▸ DOCUMENT SEGMENT:
=== Begin Enclosure ===
154th Preobrazhensky Independent Commandant's Regiment serves as the official honor guard regiment of the Russian Armed Forces and serves as the main honor guard unit of the armed forces, stationed in Moscow. Aside from being the honor guard unit, it is also charged with duties assisting the Commander, Moscow Garrison, and to serve garrison and protection duties in the protection of the capital city and its military infrastructure. Its barracks is at Lefortovo District, Moscow, part of the South-Eastern Administrative Okrug.

History 
As the Second World War was ending in Europe in 1944 the Soviet NKVD in Moscow was charged with raising a full-time honor guard company as part of the 1st Regiment, OMSDON (then the NKVD 1st Special Duties Division), in the style and manner of the British Household Division's Foot Guards, the 3rd US Infantry Regiment (The Old Guard) and the French Republican Guard's First Infantry Regiment. Its first duties included the state visit of British Prime Minister Winston Churchill that year. It later joined the 73rd Special Duties Battalion (later the 465th Special Duties Company, later itself renamed the 465th Special Commandant's Company) in 1948, now part of the regular armed forces. This was the precursor of the Honor Guard Company that would later form the 154th ICR of today, the very company in which the Victory Banner was welcomed with full honors in June 1945 into Moscow.

On 10 April 1949, the 465th SCC, by order of the Soviet Armed Forces General Staff, became the 99th Independent Commandant's Battalion. On 29 November 1956, by order of the Council of Ministers of the Soviet Union, the 1st Independent Honor Guard Company and the Military Band of the Honor Guard were raised, both under the supervision of the Office of the Moscow Military Garrison Commandant. The company adopted full parade dress in 1960 in the uniforms of the 3 service arms of the Soviet Armed Forces: the Soviet Army, Soviet Air Forces and the Soviet Navy in its three platoons. The regulations for such use were amended via a 1971 General Orders of the Ministry of Defense of the Soviet Union, to be used only in state occasions, ceremonies and national holidays when permitted.

In December 1979, on the recommendation of the Soviet Army General Staff the 99th ICB became the 154th Independent Commandant's Regiment, therefore merging the 99th ICB and the 1st IHGC and raising new component units. Its duty was for the protection of the Moscow Garrison Commandant's headquarters and providing ceremonial guards in state events. In 1980 several servicemen from the regiment took part in the 1980 Olympic opening ceremony wearing civilian formal dress escorting the Olympic Flag. The regiment's Special Duties Company took part in Exercise Zapad-81 the following year as part of the Soviet Armed Forces contingent, and received the Medal "For Courage in a Fire" for its fire fighting efforts that year when a fire broke out in the Moscow Oblast. The regiment took part in the 1985 World Festival of Youth and Students and in the 1987 commemorations of the 175th anniversary of the Battle of Borodino. In May 1991, the 1st Independent Honor Guard Company became the Honor Guard Battalion of the 154th ICR as another honor guard company was raised.
=== End Enclosure ===
▸ INFORMATION SHOWN:
=== Begin Enclosure ===
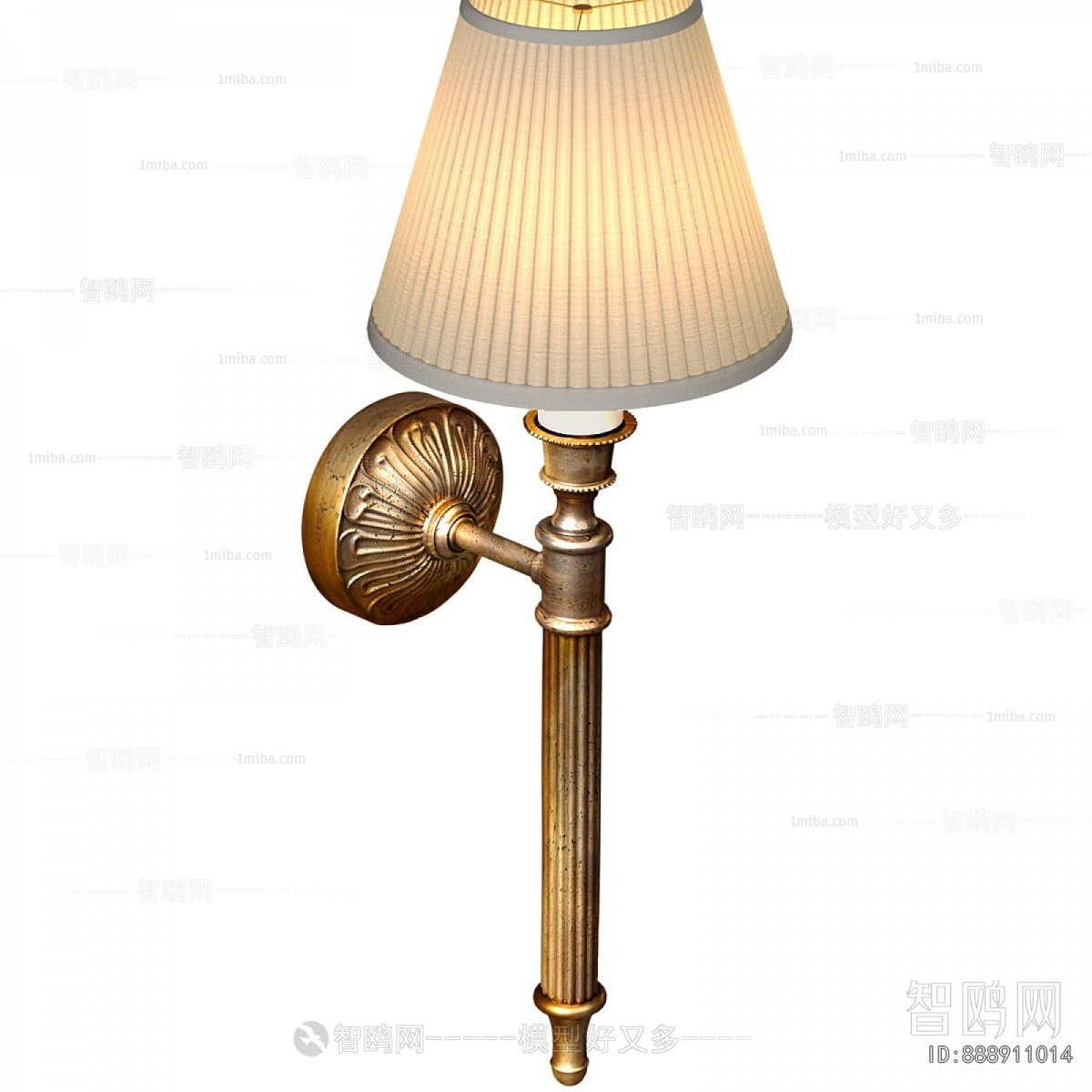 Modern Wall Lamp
=== End Enclosure ===
=== Begin Enclosure ===
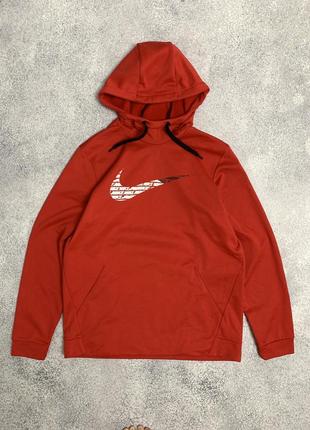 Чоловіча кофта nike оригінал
=== End Enclosure ===
▸ PROBLEMS TO SOLVE:
1. In the regimental history, swap "platoons" for "detachments" and give the stretch from "On 10 April" through "holidays when permitted.".
2. According to the regimental history, on what date did the 465th SCC become the 99th Independent Commandant's Battalion?
3. Continue the history of the 154th Preobrazhensky Independent Commandant's Regiment from its last sentence.
The material above was drawn from a separate source, unrelated to the regimental history.

▸ ANSWERS GIVEN:
1.
On 10 April 1949, the 465th SCC, by order of the Soviet Armed Forces General Staff, became the 99th Independent Commandant's Battalion. On 29 November 1956, by order of the Council of Ministers of the Soviet Union, the 1st Independent Honor Guard Company and the Military Band of the Honor Guard were raised, both under the supervision of the Office of the Moscow Military Garrison Commandant. The company adopted full parade dress in 1960 in the uniforms of the 3 service arms of the Soviet Armed Forces: the Soviet Army, Soviet Air Forces and the Soviet Navy in its three detachments. The regulations for such use were amended via a 1971 General Orders of the Ministry of Defense of the Soviet Union, to be used only in state occasions, ceremonies and national holidays when permitted.

2. On 10 April 1949.

3.
In 2006, an amateur theater was created within the regiment. The 154th Independent Commandant's Regiment formally became the 154th 'Preobrazhensky' Independent Commandant's Regiment (the "Preobrazhensky" honorific title was in tribute to the Preobrazhensky Regiment) on 9 April 2013 by presidential decree no. 326 signed by Russian president Vladimir Putin. Putin had previously outlined a plan to reinstate the regiment's honorific title in an address to the Russian Federal Assembly in 2012, with the stated aim being to "strengthen the historical continuity" of the Russian Armed Forces by resurrecting the names of "famous, legendary units and formations of the Russian and Soviet armies". On 10 September 2018, the Moscow House of the Young Army Cadets National Movement was inaugurated on part of the regimental barracks and depot complex.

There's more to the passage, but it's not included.